その意味を理解してウェルネスカ同様にトーリも眉間に山を築く。
「……どうするトーリ? 私としては無理に吐かせることはしたくないんだが」
ウェルネスカは甘いと思うが、トーリとて力にものを言わせたくない。獣人といえども子供はやはり子供だ。そして『子供』であるからこそ次が難しい。

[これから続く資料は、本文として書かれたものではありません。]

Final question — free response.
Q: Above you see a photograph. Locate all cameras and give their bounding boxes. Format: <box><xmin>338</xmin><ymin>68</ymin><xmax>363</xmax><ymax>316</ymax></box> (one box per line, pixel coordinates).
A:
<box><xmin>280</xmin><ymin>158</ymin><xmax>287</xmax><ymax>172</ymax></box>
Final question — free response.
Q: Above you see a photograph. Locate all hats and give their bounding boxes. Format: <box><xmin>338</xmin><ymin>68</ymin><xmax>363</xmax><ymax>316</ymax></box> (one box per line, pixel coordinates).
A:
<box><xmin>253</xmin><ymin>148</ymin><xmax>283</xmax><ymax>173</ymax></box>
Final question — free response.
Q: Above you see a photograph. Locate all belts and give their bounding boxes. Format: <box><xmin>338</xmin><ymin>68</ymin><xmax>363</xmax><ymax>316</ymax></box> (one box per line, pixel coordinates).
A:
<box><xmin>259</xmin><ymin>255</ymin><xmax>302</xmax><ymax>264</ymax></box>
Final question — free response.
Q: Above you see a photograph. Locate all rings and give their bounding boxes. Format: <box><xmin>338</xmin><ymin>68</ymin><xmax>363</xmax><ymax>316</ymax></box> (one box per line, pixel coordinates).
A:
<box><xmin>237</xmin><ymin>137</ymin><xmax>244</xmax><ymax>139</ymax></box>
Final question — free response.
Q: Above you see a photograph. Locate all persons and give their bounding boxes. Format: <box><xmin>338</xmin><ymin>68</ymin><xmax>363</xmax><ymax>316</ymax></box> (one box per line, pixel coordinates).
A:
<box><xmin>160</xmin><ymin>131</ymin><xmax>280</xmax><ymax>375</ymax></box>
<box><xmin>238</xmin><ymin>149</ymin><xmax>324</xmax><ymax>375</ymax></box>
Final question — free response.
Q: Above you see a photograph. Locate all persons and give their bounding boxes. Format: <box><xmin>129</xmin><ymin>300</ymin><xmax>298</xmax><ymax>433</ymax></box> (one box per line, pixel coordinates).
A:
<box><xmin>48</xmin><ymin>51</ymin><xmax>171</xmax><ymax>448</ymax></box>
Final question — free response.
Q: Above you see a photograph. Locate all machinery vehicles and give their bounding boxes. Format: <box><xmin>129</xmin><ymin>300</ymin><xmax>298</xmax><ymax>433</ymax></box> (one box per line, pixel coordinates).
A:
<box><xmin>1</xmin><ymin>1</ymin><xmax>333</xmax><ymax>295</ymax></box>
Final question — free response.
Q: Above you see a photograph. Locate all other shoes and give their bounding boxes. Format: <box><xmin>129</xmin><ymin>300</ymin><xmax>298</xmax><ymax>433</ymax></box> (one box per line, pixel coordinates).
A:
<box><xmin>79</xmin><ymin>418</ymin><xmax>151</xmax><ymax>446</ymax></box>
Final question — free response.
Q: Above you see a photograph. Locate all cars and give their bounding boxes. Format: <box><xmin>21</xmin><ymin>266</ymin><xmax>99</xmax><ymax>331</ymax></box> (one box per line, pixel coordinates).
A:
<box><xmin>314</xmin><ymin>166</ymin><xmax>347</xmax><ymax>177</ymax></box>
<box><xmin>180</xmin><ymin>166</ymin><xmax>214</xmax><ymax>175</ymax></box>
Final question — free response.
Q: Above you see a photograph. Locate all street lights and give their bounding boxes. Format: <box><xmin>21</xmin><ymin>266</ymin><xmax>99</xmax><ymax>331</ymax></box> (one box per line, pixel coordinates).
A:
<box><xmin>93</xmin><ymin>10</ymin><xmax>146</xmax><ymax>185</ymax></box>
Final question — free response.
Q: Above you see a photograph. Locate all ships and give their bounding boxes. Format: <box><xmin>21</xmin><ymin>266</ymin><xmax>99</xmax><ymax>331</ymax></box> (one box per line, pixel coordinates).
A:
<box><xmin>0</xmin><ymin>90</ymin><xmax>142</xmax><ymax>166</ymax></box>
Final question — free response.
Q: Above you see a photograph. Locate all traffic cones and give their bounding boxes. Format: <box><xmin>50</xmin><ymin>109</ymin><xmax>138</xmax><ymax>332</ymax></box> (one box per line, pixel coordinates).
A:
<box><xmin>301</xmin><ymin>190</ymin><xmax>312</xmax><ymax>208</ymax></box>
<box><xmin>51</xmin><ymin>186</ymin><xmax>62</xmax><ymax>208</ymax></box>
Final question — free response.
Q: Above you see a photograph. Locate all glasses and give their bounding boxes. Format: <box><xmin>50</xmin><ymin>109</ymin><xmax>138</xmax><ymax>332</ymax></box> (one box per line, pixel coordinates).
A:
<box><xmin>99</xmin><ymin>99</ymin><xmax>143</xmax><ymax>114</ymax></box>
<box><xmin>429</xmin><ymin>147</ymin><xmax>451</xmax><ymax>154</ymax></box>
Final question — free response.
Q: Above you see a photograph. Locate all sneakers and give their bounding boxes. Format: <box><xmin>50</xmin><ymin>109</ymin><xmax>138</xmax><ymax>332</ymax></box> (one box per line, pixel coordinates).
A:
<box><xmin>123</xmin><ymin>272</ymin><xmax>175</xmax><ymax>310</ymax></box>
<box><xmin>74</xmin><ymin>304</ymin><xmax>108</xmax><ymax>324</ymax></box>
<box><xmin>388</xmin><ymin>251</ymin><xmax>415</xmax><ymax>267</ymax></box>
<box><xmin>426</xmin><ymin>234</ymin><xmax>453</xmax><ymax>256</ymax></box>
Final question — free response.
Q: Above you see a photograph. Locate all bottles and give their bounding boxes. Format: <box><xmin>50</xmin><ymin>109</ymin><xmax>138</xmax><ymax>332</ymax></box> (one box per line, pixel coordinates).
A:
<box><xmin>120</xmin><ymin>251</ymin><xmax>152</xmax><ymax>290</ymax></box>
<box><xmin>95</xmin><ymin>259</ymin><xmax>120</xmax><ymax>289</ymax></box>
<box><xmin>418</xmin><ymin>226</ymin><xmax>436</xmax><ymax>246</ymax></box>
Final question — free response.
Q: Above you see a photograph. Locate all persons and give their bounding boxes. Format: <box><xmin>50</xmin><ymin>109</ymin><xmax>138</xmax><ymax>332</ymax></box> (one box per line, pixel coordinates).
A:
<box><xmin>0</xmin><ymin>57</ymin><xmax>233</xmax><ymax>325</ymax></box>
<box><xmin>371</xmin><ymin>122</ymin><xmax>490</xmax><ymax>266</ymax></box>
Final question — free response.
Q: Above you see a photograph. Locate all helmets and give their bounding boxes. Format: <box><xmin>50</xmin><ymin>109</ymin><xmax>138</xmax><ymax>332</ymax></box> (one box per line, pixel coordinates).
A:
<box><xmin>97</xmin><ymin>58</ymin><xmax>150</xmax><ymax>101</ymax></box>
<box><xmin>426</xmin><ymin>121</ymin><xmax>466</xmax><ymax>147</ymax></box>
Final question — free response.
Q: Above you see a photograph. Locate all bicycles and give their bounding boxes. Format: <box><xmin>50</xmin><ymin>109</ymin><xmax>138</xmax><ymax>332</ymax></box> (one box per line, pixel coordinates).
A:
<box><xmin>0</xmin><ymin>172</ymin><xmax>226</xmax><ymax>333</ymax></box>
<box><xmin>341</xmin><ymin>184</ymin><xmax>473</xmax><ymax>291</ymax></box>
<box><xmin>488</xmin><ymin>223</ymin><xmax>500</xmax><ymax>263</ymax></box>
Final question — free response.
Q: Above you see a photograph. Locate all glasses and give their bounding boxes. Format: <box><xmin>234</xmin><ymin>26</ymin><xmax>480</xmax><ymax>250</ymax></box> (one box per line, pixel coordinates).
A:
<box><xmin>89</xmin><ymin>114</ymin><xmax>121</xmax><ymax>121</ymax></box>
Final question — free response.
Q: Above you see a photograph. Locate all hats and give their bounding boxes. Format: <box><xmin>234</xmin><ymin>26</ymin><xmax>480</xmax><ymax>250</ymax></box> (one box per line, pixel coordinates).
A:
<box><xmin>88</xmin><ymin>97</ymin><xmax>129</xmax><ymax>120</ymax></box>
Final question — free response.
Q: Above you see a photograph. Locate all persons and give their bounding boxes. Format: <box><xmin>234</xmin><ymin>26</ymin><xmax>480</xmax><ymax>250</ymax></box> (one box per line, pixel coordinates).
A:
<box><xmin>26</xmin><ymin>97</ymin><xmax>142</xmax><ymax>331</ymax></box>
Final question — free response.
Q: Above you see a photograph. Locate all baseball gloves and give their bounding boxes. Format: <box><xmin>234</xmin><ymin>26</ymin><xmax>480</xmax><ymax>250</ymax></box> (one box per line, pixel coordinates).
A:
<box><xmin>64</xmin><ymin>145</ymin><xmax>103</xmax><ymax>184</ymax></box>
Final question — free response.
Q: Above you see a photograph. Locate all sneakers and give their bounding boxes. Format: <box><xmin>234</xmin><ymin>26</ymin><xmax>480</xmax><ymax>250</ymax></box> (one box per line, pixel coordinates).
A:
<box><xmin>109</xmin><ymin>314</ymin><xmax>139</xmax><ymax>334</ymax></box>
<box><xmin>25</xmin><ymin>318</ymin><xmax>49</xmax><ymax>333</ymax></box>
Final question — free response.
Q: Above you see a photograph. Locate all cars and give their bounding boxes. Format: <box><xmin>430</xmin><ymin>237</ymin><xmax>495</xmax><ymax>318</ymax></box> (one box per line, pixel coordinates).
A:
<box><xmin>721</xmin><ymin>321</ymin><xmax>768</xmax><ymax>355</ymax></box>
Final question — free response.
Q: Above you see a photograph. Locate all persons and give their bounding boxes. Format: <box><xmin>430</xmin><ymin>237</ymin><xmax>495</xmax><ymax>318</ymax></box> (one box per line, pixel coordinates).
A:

これだけ揺さぶりをかければ、大人なら何かしらの行動を起こすだろう。だけど子供はうちに閉じこもってしまうことの方が多い。なのでこのまま次の動きを待つ、では無理だ。
トーリはしばし沈黙する。
手がないわけではない。
「付与師の店に戻るぞ」
「え?」
「店主に協力してもらおう」
「え、あ、おい!トーリ!?」
これと言った説明もせず、慌てるウェルネスカを置き去りにトーリは来た道を戻る。懸念が懸念で終わればいい。だけど最悪の事態を想定して動くことは当然のこと。
きっと動きがあるとすれば夜、そして今は陽が傾き始めたところだ。どちらにせよあまり時間はない。
でも取りあえずは数日前の自分を褒めてやりたいと思う。
本当に、シィアにアミュレットを渡しておいて良かったと。